**EXTRAIT DU DOCUMENT**
>>>>

Être criminalisé pour avoir défendu une rivière – Que signifie la criminalisation et comment impacte-elle la vie des personnes concernées ?

Article de Nicolas Schärmeli, accompagnant international de Peace Watch Switzerland (PWS) au Honduras.

Tegucigalpa, Honduras

Je n’oublierai jamais le jour où, lors de l’un de mes premiers accompagnements, un défenseur, Antonio[1], nous a invités, ma collègue et moi, à dîner chez lui. Nous sommes restés tout l’après-midi et la soirée chez lui et nous avons beaucoup parlé. À un moment de la conversation, il a commencé à nous parler de la lutte de sa communauté et de sa propre histoire. Sa femme nous a également raconté son rôle dans la lutte d’Antonio et ce qu’elle avait ressenti dans ces moments difficiles.

J’ai trouvé incroyable d’entendre parler d’un système aussi injuste qui permet une criminalisation aussi grave de ses propres citoyens. À ce moment-là, j’ai réalisé que, bien que j’aie entendu parler de la criminalisation et que j’aie compris qu’il s’agit d’un instrument systématiquement utilisé comme outil d’oppression, je ne savais pas vraiment ce que cela signifiait. C’est ce qui m’a motivé à interviewer Antonio, afin que son histoire puisse ouvrir les yeux à d’autres personnes comme moi et faire progresser le niveau de connaissance et de compréhension de ce qui arrive aux défenseurs de la terre, des biens communs et des droits de l’homme.

J’espère que cet article vous fera réfléchir à la manière dont de tels systèmes peuvent exister dans notre monde; qu’en le lisant, vous comprendrez ce qu’est l’oppression systémique et les dommages qu’elle cause à de nombreuses personnes pour des raisons d’argent, de pouvoir et de racisme.

Que signifie pour vous la lutte?

Pour moi, cela signifie la vie et donc le développement durable de nos peuples. Cela signifie être en paix avec la nature. Dans notre cas, la lutte est pour les biens communs, pour nos rivières.

<<<<

**EXTRAIT DE DONNÉES**
>>>>

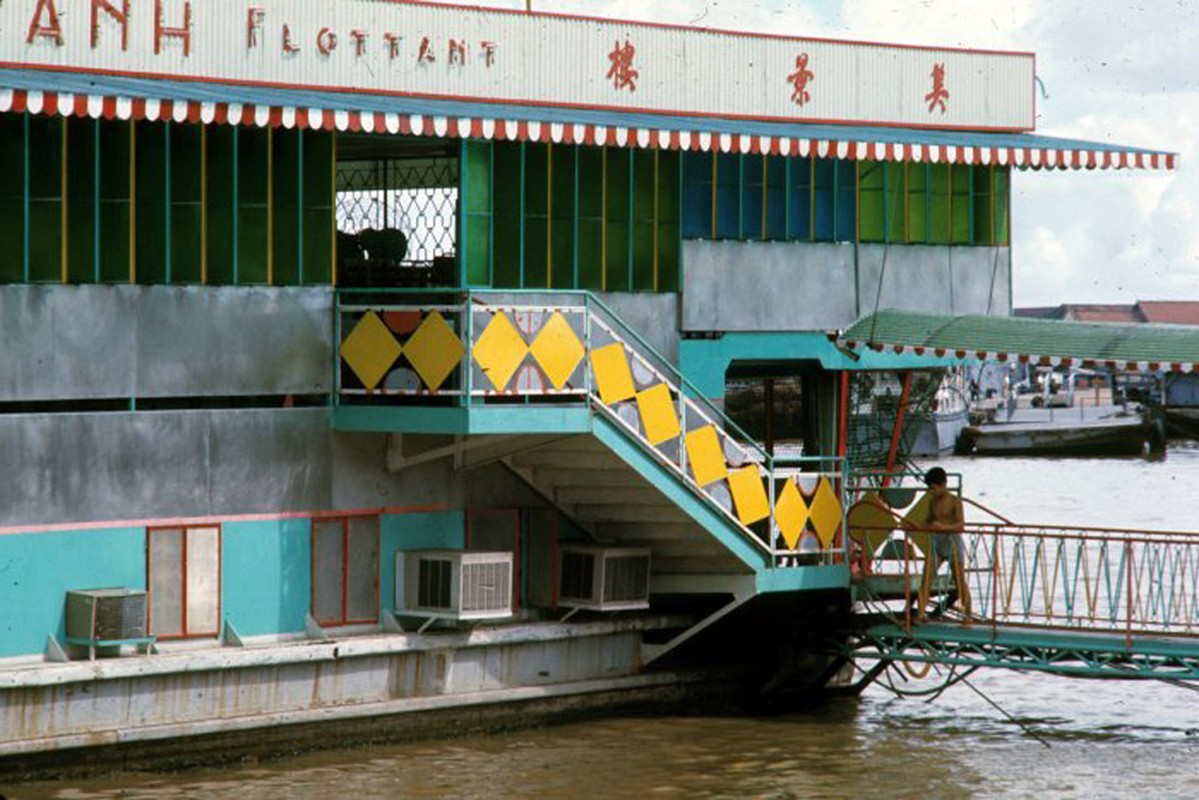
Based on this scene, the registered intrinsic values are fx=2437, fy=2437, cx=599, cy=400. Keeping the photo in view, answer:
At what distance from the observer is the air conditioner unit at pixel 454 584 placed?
23906 millimetres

<<<<

**TÂCHES DEMANDÉES**
1. D'après l'article sur la criminalisation, de quelle organisation Nicolas Schärmeli est-il accompagnant international au Honduras ?
2. Réécrivez le passage de l'article sur la criminalisation qui commence par « J’espère que cet » et s'arrête après « vous la lutte? », en remplaçant « pouvoir » par « influence ».

**RÉPONSES FINALES**
1. Peace Watch Switzerland (PWS).

2.
J’espère que cet article vous fera réfléchir à la manière dont de tels systèmes peuvent exister dans notre monde; qu’en le lisant, vous comprendrez ce qu’est l’oppression systémique et les dommages qu’elle cause à de nombreuses personnes pour des raisons d’argent, de influence et de racisme.

Que signifie pour vous la lutte?